| WHAT THE TASK ASKS |
All that should appear is the line containing "Explosion isolation valves" and the lines after it in the records below, each reproduced exactly.

STORED DATA: Begin

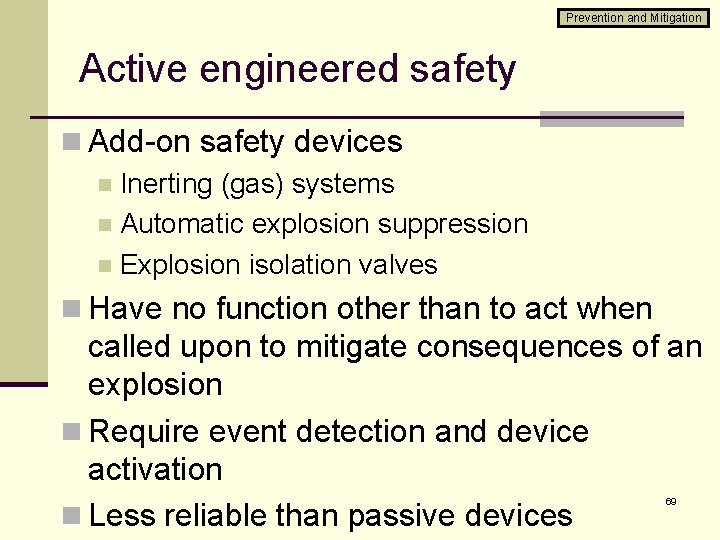 Prevention and Mitigation

Active engineered safety

Add-on safety devices
Inerting (gas) systems
Automatic explosion suppression
Explosion isolation valves

Have no function other than to act when called upon to mitigate consequences of an explosion

Require event detection and device activation

Less reliable than passive devices

69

STORED DATA: End

| RESPONSE TO THE EXERCISE |
Explosion isolation valves

Have no function other than to act when called upon to mitigate consequences of an explosion

Require event detection and device activation

Less reliable than passive devices

69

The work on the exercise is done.